Spinach, Walnut, Golden Raisin Pesto Pasta with Italian Sausage

 


Jeff Mauro on The Kitchen to thank for this recipe. Love, love, love this!!! 

Ingredients:

  • 2 links sausage of your choice, chicken, pork
  • 2 clove fresh garlic cloves
  • 1 pound pasta of choice 
  • 1 cup toasted walnut pieces (350-degrees 5-8 minutes)
  • 3 cups fresh baby spinach
  • 2 cups fresh basil
  • 1 cup fresh Parmesan, grated
  • 3/4 cup extra-virgin olive oil
  • 1/4 cup golden raisins
  • 1 teaspoon salt, plus more if needed
  • 1/2 teaspoon freshly cracked pepper
  • zest and juice from one lemon
Directions:
Preheat a grill to medium high heat.

Grill the sausages, covered with a medium heatproof bowl, until nice and charred and no longer pink inside. Flip once. Cook time 6-8 minutes.

Cool slightly and cut on the bias and set aside.

Heat a large pot of water to boil. Poach the garlic cloves in boiling water for 5 minutes, then transfer with slotted spoon to a food processer. 

Cook pasta in boiling water according to package directions. Reserve 1 cup pasta water.

Add the walnuts to the food processor with the garlic and pulse 8 times.

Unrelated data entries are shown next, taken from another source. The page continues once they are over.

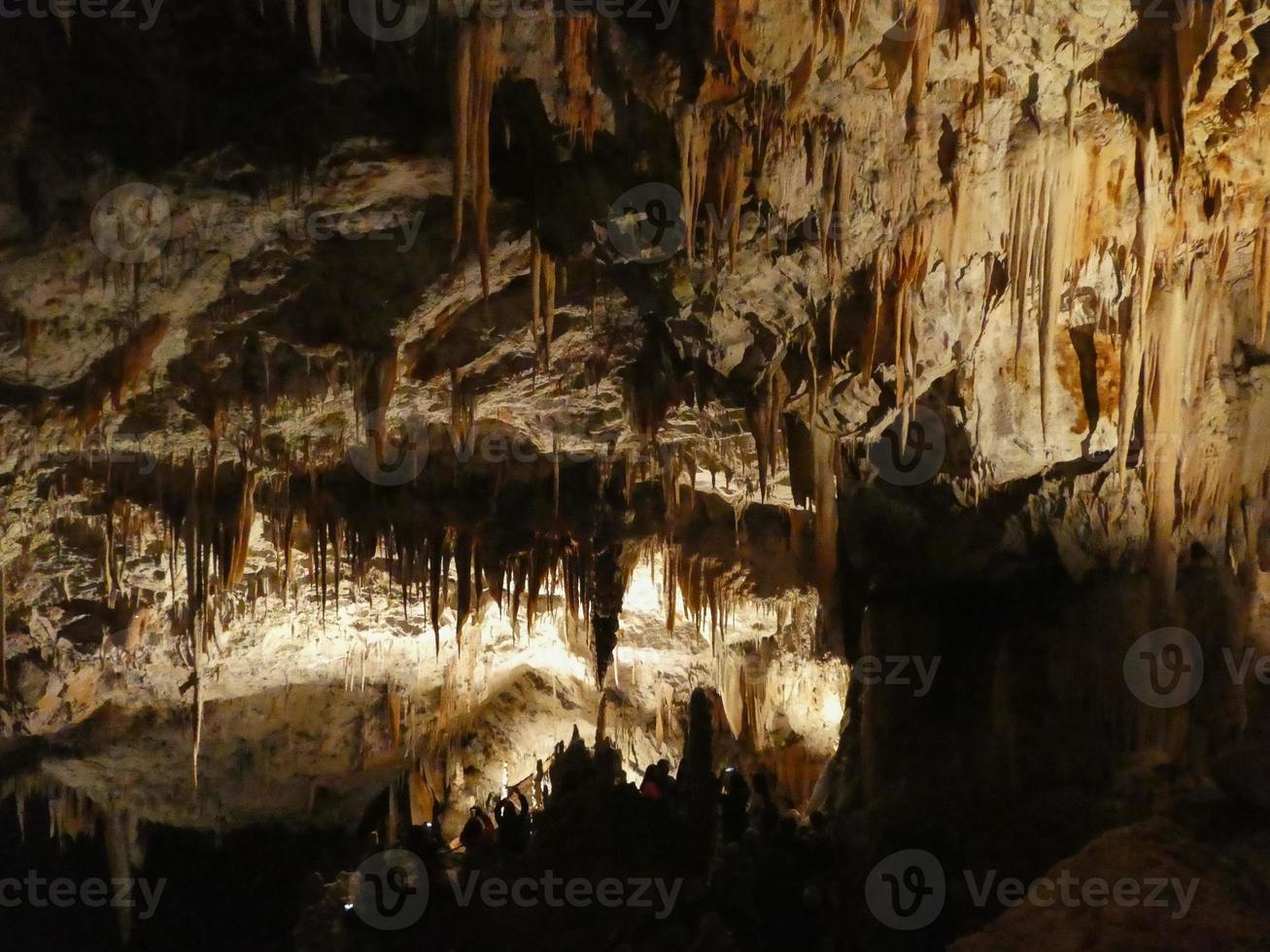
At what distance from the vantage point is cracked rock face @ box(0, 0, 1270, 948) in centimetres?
494

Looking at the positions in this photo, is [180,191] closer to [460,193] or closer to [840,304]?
[460,193]

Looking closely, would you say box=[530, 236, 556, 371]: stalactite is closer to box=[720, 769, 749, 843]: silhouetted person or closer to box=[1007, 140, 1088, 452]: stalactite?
box=[1007, 140, 1088, 452]: stalactite

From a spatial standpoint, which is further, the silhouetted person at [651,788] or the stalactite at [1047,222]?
the silhouetted person at [651,788]

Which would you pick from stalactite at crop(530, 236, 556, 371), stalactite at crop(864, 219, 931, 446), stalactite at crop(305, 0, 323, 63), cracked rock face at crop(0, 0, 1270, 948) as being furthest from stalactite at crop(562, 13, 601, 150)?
stalactite at crop(864, 219, 931, 446)

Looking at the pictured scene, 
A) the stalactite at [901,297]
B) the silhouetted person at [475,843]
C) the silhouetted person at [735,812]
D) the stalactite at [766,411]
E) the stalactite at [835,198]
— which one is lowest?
the silhouetted person at [475,843]

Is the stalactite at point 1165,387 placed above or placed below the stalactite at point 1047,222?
below

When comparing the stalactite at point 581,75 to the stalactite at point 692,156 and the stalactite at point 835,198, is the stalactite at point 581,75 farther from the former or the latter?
the stalactite at point 835,198

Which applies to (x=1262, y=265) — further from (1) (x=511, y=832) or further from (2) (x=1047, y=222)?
(1) (x=511, y=832)

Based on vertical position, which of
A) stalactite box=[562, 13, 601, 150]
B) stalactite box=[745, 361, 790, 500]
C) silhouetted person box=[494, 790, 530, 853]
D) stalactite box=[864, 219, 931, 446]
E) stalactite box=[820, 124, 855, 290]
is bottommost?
silhouetted person box=[494, 790, 530, 853]

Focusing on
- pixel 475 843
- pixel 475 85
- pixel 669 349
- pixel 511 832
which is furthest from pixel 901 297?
pixel 475 843

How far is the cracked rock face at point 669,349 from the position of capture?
4941 mm

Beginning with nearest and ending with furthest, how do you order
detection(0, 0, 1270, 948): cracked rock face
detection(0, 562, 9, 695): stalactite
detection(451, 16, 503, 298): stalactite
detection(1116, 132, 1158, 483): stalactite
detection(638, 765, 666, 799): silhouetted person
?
detection(451, 16, 503, 298): stalactite < detection(0, 0, 1270, 948): cracked rock face < detection(1116, 132, 1158, 483): stalactite < detection(638, 765, 666, 799): silhouetted person < detection(0, 562, 9, 695): stalactite

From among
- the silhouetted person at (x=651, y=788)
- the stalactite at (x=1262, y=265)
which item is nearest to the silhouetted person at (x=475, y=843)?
the silhouetted person at (x=651, y=788)

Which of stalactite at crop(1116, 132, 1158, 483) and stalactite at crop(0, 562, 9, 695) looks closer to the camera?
stalactite at crop(1116, 132, 1158, 483)
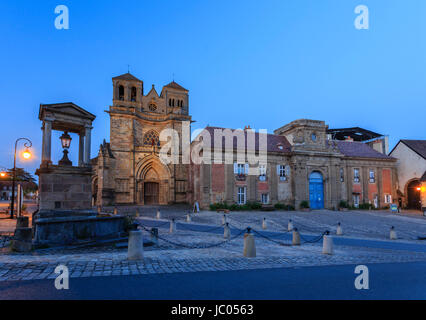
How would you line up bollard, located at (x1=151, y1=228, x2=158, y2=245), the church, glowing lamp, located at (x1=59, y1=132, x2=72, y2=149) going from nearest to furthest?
bollard, located at (x1=151, y1=228, x2=158, y2=245) < glowing lamp, located at (x1=59, y1=132, x2=72, y2=149) < the church

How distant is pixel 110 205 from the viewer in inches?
1129

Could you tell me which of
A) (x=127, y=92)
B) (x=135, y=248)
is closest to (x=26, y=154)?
(x=135, y=248)

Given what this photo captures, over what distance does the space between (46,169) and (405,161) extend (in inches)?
1548

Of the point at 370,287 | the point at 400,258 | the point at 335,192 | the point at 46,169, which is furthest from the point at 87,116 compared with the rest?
the point at 335,192

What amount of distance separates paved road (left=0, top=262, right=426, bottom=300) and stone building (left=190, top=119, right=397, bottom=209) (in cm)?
2116

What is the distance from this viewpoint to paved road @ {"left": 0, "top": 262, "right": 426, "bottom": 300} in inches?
169

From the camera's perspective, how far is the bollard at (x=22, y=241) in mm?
7453

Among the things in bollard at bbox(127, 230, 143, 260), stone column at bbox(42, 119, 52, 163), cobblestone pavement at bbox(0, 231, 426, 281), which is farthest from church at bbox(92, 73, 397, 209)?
bollard at bbox(127, 230, 143, 260)

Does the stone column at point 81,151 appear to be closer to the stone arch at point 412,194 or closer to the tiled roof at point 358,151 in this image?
the tiled roof at point 358,151

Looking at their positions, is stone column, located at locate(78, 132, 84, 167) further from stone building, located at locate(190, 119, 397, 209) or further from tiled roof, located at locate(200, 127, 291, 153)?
tiled roof, located at locate(200, 127, 291, 153)

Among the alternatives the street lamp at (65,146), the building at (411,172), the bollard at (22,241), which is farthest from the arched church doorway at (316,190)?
the bollard at (22,241)

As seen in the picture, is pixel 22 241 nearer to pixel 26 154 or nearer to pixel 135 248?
pixel 135 248

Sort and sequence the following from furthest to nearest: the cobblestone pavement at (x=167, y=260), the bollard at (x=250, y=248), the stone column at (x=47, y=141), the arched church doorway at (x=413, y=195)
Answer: the arched church doorway at (x=413, y=195) < the stone column at (x=47, y=141) < the bollard at (x=250, y=248) < the cobblestone pavement at (x=167, y=260)
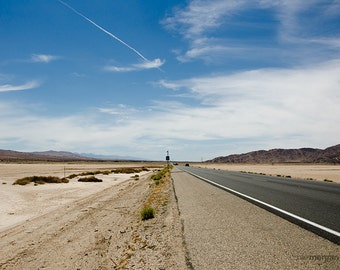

Add the spinach, basil, cheese, olive oil, raisins, salt and pepper, lemon zest and juice. 

Pulse until combined, but rustically chopped. Adjust salt and pepper.

To serve:
Toss the spinach pesto with pasta, adding pasta water if needed to reach desired texture.

Top with grilled sausage and additional parmesan.